Correct data structure to use for (this specific) expiring cache?

I need to read from a dataset which is very large, highly interlinked, the data is fairly localized, and reads are fairly expensive. Specifically:
The data sets are 2gigs - 30gigs in size, so I have to map sections of the file into memory to read. This is very expensive compared to the rest of the work I do in the algorithm. From profiling I've found roughly 60% of the time is spent reading the memory, so this is the right place to start optimizing.
When operating on a piece of this dataset, I have to follow links inside of it (imagine it like being similar to a linked list), and while those reads aren't guaranteed to anywhere near sequential, they are fairly localized. This means:
Let's say, for example, we operate on 2 megs of memory at a time. If you read 2 megs of data into memory, roughly 40% of the reads I will have to subsequently do will be in that same 2 megs of memory. Roughly 20% of the reads will be purely random access in the rest of the data, and the other 40% very likely links back into the 2meg segment which pointed to this one.
From knowledge of the problem and from profiling, I believe that introducing a cache to the program will help greatly. What I want to do is create a cache which holds N chunks of X megs of memory (N and X configurable so I can tune it) which I can check first, before having to map another section of memory. Additionally, the longer something has been in the cache, the less likely it is that we will request that memory in the short term, and so the oldest data will need to be expired.
After all that, my question is very simple: What data structure would be best to implement a cache of this nature?
I need to have very fast lookups to see if a given address is in the cache. With every "miss" of the cache, I'll want to expire the oldest member of it, and add a new member. However, I plan to try to tune it (by changing the amount that's cached) such that 70% or more of reads are hits.
My current thinking is to use either an AVL tree (LOG2 n for search/insert/delete) would be the safest (no degenerate cases). My other option is a sparse hashtable such that lookups would be O(1) in the best case. In theory this could degenerate into O(n), but in practice I could keep collisions low. The concern here would be how long it takes to find and remove the oldest entry in the hashtable.
Does anyone have any thoughts or suggestions on what data structure would be best here, and why?
Put the cache into two sorted trees (AVL or any other reasonably balanced tree implementation is fine--you're better off using one from a library than creating your own).
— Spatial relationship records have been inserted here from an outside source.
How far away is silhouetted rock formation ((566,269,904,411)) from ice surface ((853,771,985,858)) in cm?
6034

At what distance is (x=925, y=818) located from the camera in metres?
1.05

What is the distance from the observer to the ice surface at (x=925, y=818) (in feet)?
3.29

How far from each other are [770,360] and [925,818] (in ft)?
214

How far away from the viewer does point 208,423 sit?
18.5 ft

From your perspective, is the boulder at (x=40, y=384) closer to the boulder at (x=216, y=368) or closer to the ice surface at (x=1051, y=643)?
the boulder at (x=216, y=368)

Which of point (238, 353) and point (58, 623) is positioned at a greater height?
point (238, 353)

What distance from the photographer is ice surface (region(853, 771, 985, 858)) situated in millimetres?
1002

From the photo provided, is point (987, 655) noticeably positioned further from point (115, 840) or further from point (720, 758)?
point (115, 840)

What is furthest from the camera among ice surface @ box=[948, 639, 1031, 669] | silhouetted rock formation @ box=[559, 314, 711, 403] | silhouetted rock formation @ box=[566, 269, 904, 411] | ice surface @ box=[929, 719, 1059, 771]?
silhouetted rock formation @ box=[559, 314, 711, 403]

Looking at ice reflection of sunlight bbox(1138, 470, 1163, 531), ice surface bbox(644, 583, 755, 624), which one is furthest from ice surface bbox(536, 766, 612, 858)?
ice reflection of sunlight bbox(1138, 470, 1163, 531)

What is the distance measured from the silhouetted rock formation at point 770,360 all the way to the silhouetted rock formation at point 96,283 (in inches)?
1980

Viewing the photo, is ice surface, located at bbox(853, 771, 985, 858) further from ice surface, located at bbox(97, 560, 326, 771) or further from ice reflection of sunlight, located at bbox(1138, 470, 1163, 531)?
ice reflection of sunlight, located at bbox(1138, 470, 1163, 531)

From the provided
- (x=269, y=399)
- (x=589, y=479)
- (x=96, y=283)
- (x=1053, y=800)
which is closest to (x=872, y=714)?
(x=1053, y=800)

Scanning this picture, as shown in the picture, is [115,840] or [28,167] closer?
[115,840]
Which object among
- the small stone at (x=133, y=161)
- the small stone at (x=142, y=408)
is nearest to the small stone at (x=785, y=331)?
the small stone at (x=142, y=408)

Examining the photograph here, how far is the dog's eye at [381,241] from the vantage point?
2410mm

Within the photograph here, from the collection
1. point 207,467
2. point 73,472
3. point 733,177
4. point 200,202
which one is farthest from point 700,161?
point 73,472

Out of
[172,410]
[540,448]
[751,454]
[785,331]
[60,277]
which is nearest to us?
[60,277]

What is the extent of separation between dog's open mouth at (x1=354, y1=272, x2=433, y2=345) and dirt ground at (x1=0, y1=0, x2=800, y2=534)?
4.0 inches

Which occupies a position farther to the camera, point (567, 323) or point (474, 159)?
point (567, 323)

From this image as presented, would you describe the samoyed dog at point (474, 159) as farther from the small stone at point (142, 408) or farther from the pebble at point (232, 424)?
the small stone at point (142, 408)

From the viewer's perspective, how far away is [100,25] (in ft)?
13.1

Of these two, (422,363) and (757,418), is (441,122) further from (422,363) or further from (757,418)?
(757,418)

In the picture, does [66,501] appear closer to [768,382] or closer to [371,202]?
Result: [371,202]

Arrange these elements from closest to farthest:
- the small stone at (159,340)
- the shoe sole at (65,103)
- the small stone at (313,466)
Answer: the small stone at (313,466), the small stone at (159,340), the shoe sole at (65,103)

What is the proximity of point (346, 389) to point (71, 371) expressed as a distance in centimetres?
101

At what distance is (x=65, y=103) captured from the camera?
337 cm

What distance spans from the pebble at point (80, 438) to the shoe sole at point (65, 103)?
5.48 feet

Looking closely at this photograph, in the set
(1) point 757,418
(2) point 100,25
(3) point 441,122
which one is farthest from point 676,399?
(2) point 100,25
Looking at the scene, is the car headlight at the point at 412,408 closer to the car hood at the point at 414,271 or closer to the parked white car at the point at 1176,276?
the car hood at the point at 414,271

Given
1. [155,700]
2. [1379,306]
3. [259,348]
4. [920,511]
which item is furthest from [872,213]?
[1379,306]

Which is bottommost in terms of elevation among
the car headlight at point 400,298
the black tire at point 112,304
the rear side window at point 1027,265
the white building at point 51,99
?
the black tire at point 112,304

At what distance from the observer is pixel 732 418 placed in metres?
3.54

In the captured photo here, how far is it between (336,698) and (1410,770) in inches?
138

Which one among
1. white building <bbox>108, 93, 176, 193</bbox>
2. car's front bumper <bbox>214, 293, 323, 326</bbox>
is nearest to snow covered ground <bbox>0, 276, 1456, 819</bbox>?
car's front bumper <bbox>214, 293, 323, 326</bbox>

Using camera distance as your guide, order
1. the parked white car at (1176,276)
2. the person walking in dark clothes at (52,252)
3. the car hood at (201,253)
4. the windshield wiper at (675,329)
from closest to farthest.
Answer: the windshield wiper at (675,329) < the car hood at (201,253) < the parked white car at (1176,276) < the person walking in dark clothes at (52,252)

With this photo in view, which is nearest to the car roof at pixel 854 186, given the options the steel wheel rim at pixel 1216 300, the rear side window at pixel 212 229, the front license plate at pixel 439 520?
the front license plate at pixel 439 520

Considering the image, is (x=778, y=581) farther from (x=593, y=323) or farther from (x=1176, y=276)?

One tree should sort by position in the file. This lets you do log(n) lookups to see if your cache is there.
The other tree should sort by time used (which can be represented by a number that increments by one on each use). When you use a cached block, you remove it, update the time, and insert it again. This will take log(n) also. When you miss, remove the smallest element of the tree, and add the new block as the largest. (Don't forget to also remove/add that block to the by-position-in-file tree.)
If your cache doesn't have very many items in it, you'll be better off still by just storing everything in a sorted array (using insertion sort to add new elements). Moving 16 items down one spot in an array is incredibly fast.
Seems like you are looking for an LRU (Least Recently Used) cache: LRU cache design
If 60% of your algorithm is I/O, I suggest that the actual cache design doesn't really matter that much- any sort of cache could be a substantial speed-up.
However, the design depends a lot on what data you're using to access your chunks. String, int, etc. If you had an int, you could do a hashmap into a linked list, erase the back on cache miss, erase and then push on top if cache hit.
hashmaps are provided under varying names (most commonly, unordered map) in many implementations. Boost has one, there's one in TR1, etc. A big advantage of a hash_map is less performance loss with growing numbers, and more flexibility about key values.